Mews & Views

Mews & Views -- A blog for cat lovers everywhere with a focus on the low-income pet cats of northern and central New Mexico.

Sunday, June 15, 2014

Yet another reason to fix your cat.

A few days ago we took a spay/neuter application from a woman with two cats – she wanted to get one of the cats spayed, but thought she’d need to give the other one to the shelter because there was “something wrong with her” and she lacked the money to take the cat to a vet for treatment.  We asked what was wrong with the cat and she said she didn't feel well and was oozing pus from her vagina.
 
We suggested getting vouchers for both cats anyway and taking the one that was sick to the vet asap – it’s possible spaying her would take care of the problem and she could keep her cat – and if the vet thought something else was wrong -- we may be able to cover some or all of the treatment cost if it was an acute health issue.

Lucky for this cat her mom took her in quickly and sure enough – the problem was pyometra – and the cure was getting her spayed.  Pyometra is an infection of the uterus and – if not treated quickly can lead to sepsis and death of the cat.  Only female cats that have not been spayed can get this type of infection – so when you’re weighing the odds of whether to let your cat reproduce or fix her – think of how sad you’d be to see your cat sick with a totally preventable infection.  Other illnesses your cats can’t get after they’re fixed include mammary gland tumors, uterine cancer and – in male cats – testicular cancer.

We still maintain the number one reason to fix your pet cats is that they’ll be easier for you to care for and will be better long-term companions but with secondary reasons like these – who wouldn’t want to get their cats fixed – sooner rather than later?

Thursday, May 22, 2014

Community Cat Spay Neuter -- Thinking Outside the Voucher

For the past 5 years in New Mexico (and for 9 years earlier in Michigan) we've been providing free-and-local spay/neuter for cats through a simple voucher program.   The specifics have evolved over time but it currently works like this:   If you live in our service area, have a household gross income under $40,000 and have an intact pet cat, you can complete a phone application and -- if we approve it -- we’ll mail you a voucher that pays the complete cost to spay or neuter the cat and get a rabies shot at any of the veterinary or spay/neuter clinics we work with.

This works remarkably well for the cats that qualify – but like most programs – it doesn't work well for all cats.  It's intended to fix only low-income family pet cats with lifelong caregivers -- and so it excludes loosely owned outdoor cats, kittens being fostered for adoption, stray cats, cats whose caregivers make more than our $40K limit, and those living outside of our service area.

Recently we've been looking for ways to increase our Foundation’s spay-neuter radar to include some of these other types of cats on a limited basis and so we've begun developing a Community Cat Spay-Neuter program.    Our goal is to reach these other groups of cats without sacrificing our well-honed voucher program by making exceptions and blurring its focus.  

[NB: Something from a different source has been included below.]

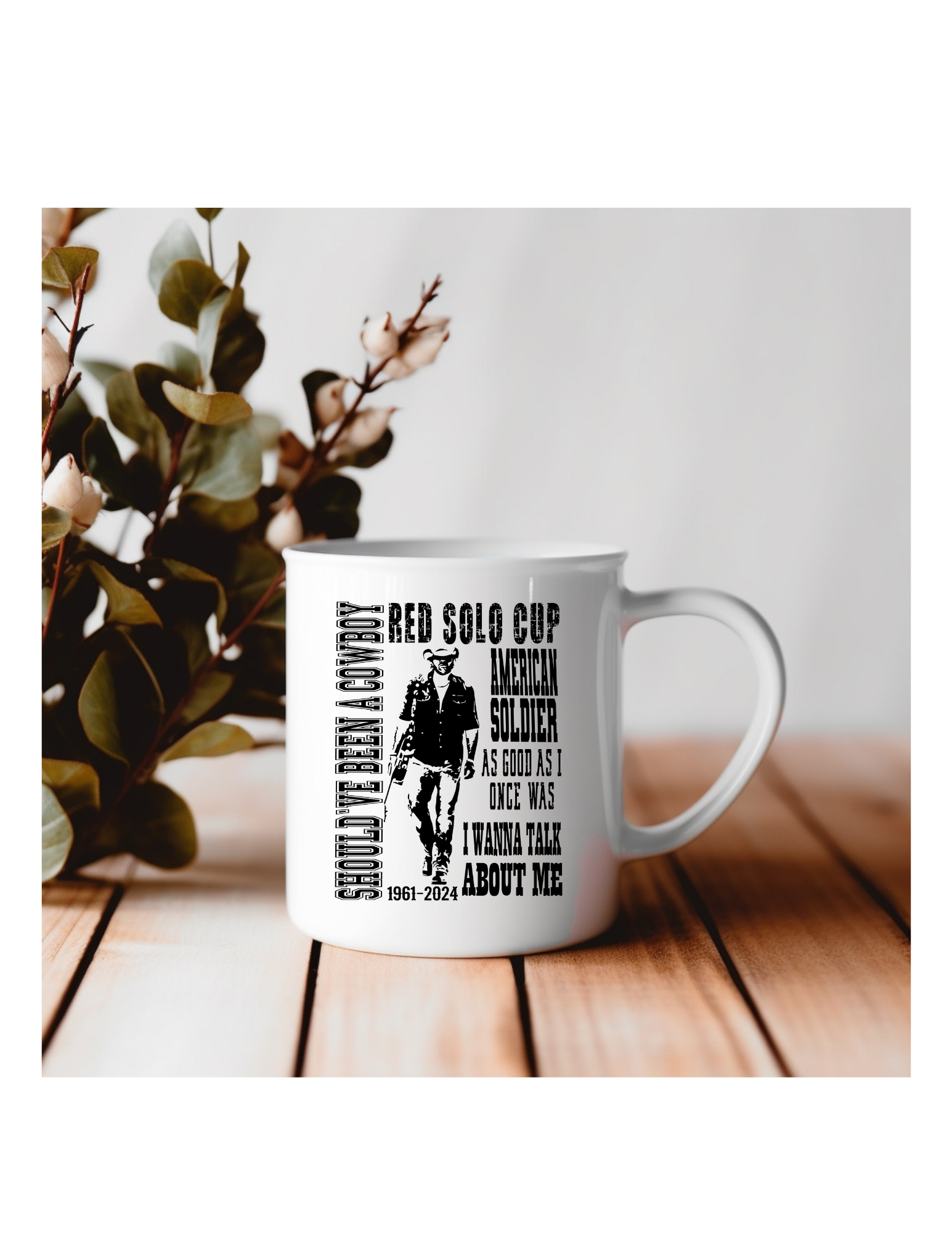 Western Coffee Mugs 16oz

Last winter we worked with Santa Fe’s Felines & Friends to fix a few dozen cats from Ramah, New Mexico.  This group was both outside our service area and included a mix of both feral and pet cats.  Then a few months ago we started working with the Espanola Valley Humane Society to ensure that the cats in Rio Arriba County could be fixed at no charge to the caregiver at their spay/neuter clinic.  They are in our service area but their clinic’s open door policy to fix all cats (companion and feral) extends our reach beyond low-income pet cats.  And beginning this month cats from Espanola residents are also included.  We particularly like this partnership because they are providing Rio Arriba County with free-and-local spay/neuter across the board.  And -- in our vision -- this is necessary in all areas if we are to get on top of the cat overpopulation problem.

We'll keep our primary focus on our Low-Income Pet Cat Voucher Program – because these are the cats that when left intact most often end up at shelters – where they are often put down for lack of homes – or abandoned on the streets – where they form or join feral cat colonies and continue to reproduce.   But we look to these new community cat situations as a way to provide a more complete cat spay/neuter service to New Mexico – a state with many people wanting to take care of the cats they live with –as pets and as wildlife -- but often lacking the money to pay for their sterilization.    And we welcome inquiries from other cat nonprofits who may want to join with us in this community effort.  We know realistically there will always be intact cats outside of our reach --- but by adding a community aspect to our spay/neuter package we’ll minimize their numbers.